Tel メール 見積依頼

公式メディア

【専用庭の高木トラブル】管理規約の境界線を解説|「自分の庭」と思っていたら共用部分でした

専用庭の木が伸びすぎて
上の階から苦情が
来ています…

それ、住んでいる方の責任とは限りません
まずは専用庭の位置づけから
整理しましょう

この記事でわかること
専用庭は「専有部」ではなく「共用部分」だという法的な位置づけ
高木トラブルが起きたとき、責任は誰にあるのか
「通常の管理」と「管理組合負担」の境界線
実際に起きやすい高木トラブルのパターンと対応の考え方
こんな人におすすめ
専用庭に植えられた高木が近隣トラブルの原因になっている
専用庭の管理範囲がどこまでか曖昧なまま運用されている
高木の剪定・伐採費用を誰が負担すべきか判断に迷っている

専用庭は「専有部」ではなく「共用部分」

「専用庭」という言葉から、多くの人は「自分の庭」=専有部分のようなイメージを持ちます。しかし法的には、専用庭はマンションの共用部分の一部です。

専用使用権という特殊な扱い

マンション標準管理規約では、1階に面する庭など特定の場所について、特定の区分所有者だけが使用できる権利(専用使用権)を認めています。バルコニーと同じ扱いのグループに入る部分です。

つまり専用庭は、

・使う権利は特定の区分所有者にある
・しかし所有権・管理の大枠は管理組合にある

という、二重構造になっています。

「専用」という言葉と法的な位置づけのズレがトラブルの出発点

この「専用=自分のもの」というイメージと「実は共用部分」という法的な実態のズレこそが、高木トラブルの多くの出発点になっています。「自分の庭に生えている木なのだから、自分の好きにしていい」という認識と、「共用部分である以上、一定のルールに従う必要がある」という規約上の実態が食い違うのです。

高木トラブルが起きたとき、責任は誰にあるのか

「通常の使用に伴う管理」という考え方

マンション標準管理規約では、専用使用権が認められた部分について、「通常の使用に伴う管理」は専用使用権を持つ区分所有者の責任と負担とされています。

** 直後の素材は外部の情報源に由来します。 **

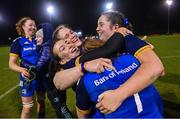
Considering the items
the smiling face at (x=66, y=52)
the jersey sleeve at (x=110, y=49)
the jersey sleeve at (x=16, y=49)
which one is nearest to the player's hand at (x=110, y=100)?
the jersey sleeve at (x=110, y=49)

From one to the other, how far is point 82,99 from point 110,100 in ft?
1.48

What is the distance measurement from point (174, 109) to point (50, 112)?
2.96 meters

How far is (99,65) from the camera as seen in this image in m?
2.62

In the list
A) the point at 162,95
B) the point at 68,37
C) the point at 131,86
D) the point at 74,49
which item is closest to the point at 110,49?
the point at 131,86

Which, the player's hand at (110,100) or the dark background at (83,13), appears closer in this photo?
the player's hand at (110,100)

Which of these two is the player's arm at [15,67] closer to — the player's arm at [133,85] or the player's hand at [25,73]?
the player's hand at [25,73]

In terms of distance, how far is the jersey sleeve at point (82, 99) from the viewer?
2.73 meters

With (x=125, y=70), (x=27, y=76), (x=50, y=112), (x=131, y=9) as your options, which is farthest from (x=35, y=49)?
(x=131, y=9)

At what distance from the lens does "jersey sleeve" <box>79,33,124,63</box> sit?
276 cm

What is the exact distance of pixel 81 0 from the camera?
202 feet

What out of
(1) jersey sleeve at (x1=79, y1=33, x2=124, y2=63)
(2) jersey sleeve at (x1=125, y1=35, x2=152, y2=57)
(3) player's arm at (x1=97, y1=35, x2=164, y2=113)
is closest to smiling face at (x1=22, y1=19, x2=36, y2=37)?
(1) jersey sleeve at (x1=79, y1=33, x2=124, y2=63)

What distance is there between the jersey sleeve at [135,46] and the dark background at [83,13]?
4891 centimetres

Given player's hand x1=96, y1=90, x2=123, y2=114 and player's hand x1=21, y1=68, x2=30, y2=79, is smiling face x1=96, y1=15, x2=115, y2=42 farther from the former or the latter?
player's hand x1=21, y1=68, x2=30, y2=79

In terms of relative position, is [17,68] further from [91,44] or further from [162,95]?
[162,95]
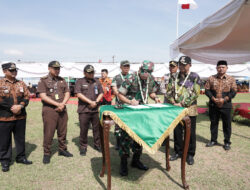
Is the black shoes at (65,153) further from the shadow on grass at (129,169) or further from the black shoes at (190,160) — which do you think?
the black shoes at (190,160)

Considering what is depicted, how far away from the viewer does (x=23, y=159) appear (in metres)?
3.61

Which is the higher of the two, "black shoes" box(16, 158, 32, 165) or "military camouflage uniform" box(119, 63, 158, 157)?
"military camouflage uniform" box(119, 63, 158, 157)

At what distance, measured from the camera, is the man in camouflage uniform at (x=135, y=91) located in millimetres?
2988

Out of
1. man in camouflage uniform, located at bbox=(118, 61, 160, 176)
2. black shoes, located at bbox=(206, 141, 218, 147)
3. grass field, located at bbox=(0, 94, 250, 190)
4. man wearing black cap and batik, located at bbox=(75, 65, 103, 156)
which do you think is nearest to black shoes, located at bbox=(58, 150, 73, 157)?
grass field, located at bbox=(0, 94, 250, 190)

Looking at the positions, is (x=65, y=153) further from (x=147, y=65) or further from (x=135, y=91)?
(x=147, y=65)

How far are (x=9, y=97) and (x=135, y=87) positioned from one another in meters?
2.24

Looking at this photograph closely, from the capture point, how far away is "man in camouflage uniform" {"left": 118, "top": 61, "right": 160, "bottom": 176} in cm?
299

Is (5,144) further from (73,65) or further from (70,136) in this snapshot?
(73,65)

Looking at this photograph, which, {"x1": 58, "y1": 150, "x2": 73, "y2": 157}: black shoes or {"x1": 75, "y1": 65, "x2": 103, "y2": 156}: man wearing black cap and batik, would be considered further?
{"x1": 75, "y1": 65, "x2": 103, "y2": 156}: man wearing black cap and batik

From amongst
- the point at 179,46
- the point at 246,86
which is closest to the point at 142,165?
the point at 179,46

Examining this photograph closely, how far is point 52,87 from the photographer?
367 centimetres

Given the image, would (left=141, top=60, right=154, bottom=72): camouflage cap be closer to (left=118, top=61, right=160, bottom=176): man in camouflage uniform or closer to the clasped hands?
(left=118, top=61, right=160, bottom=176): man in camouflage uniform

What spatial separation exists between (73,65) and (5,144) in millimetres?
12523

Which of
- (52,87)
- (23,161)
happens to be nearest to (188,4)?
(52,87)
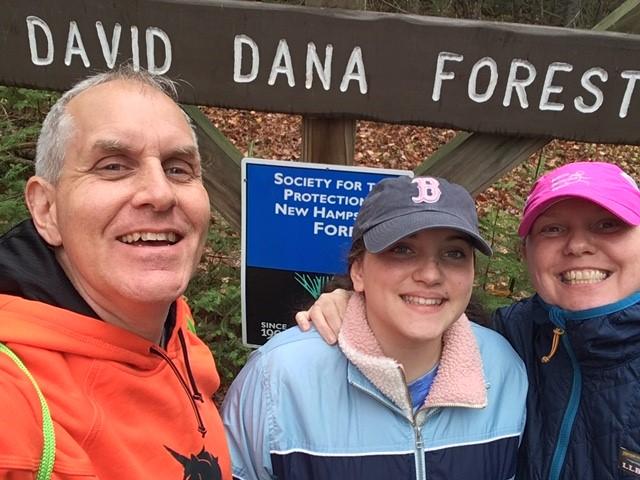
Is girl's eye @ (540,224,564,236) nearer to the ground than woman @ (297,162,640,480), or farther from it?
farther from it

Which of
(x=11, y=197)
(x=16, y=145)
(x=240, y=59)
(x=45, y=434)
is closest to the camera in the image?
(x=45, y=434)

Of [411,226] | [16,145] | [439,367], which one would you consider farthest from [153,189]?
[16,145]

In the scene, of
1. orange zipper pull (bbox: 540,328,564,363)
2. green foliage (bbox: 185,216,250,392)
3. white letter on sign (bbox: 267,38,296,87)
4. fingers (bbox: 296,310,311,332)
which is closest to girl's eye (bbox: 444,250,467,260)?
orange zipper pull (bbox: 540,328,564,363)

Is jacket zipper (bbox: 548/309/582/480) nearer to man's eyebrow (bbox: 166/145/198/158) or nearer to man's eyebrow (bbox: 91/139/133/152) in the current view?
man's eyebrow (bbox: 166/145/198/158)

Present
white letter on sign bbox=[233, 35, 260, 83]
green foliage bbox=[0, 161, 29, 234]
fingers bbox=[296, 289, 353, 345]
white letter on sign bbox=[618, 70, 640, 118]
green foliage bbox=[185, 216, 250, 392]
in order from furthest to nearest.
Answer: green foliage bbox=[0, 161, 29, 234] → green foliage bbox=[185, 216, 250, 392] → white letter on sign bbox=[233, 35, 260, 83] → white letter on sign bbox=[618, 70, 640, 118] → fingers bbox=[296, 289, 353, 345]

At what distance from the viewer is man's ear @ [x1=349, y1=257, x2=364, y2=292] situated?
77.5 inches

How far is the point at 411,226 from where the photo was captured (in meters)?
1.74

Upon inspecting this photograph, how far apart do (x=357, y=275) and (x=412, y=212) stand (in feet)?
1.05

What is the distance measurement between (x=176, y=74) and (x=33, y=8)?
0.63m

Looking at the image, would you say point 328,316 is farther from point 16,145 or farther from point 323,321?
point 16,145

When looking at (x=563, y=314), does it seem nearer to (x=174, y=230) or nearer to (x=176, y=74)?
(x=174, y=230)

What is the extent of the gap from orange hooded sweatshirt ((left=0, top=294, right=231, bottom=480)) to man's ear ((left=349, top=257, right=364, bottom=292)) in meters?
0.59

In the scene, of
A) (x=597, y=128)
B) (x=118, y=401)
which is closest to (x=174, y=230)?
(x=118, y=401)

これを植栽に当てはめると、日常的な剪定や除草といった通常の手入れは、専用庭を使っている住人が行うべきもの、という整理になります。

「通常の管理」と「管理組合負担」の境界線

一方で、すべてが個人負担というわけではありません。一般的な整理としては、次のような区分けがされています。

費用負担の考え方(一般的な整理)
通常の使用に伴う管理(日常の剪定・除草など)→ 使用者(区分所有者)の負担
経年劣化や構造的な問題(設備の老朽化など)→ 管理組合の負担

植栽については、「もともと植えられていた木が経年で高木化した」という事情がある場合、この線引きが曖昧になりやすいのが実務上の難しさです。

実際に起きやすいケース

一般的によく見られるパターンとして、次のようなケースがあります。

よくあるケース
入居時、専用庭にモデルルーム仕様として植えられていた木が、数年〜十数年かけて上階の高さまで成長。日照や風通しへの苦情が上階住民から出るが、専用庭の使用者は「自分の意思で植えたものではない」として対応に消極的になり、話し合いが難航する。

このようなケースでは、標準管理規約の条文(専用使用権のある部分について、通常の使用に伴う管理は使用者の責任・負担とする旨の規定)を踏まえ、まず使用者側に管理の責任があることを説明した上で、剪定などの対応を促す、という進め方が一般的です。

高木特有の問題が起きやすい理由

法律上の整理だけでは見えてこない、樹木ならではの難しさもあります。

入居時は低木でも、数年〜十数年で想定外の高さになる

植栽工事の段階では管理しやすい高さの木でも、樹種によっては数年から十数年で数メートル単位まで成長します。購入時には想定していなかった高さに育ち、そこで初めてトラブルとして顕在化するケースが少なくありません。

「自分で植えたわけではない」場合、責任の所在が曖昧になりやすい

デベロッパーやモデルルーム仕様として最初から植えられていた木の場合、現在の区分所有者からすれば「自分の意思で植えたものではない」という感覚が強くなります。しかし専用使用権がある以上、通常の管理責任は使用者側にあるというのが規約上の整理です。この感覚と規約のギャップが、話し合いを難しくする要因になります。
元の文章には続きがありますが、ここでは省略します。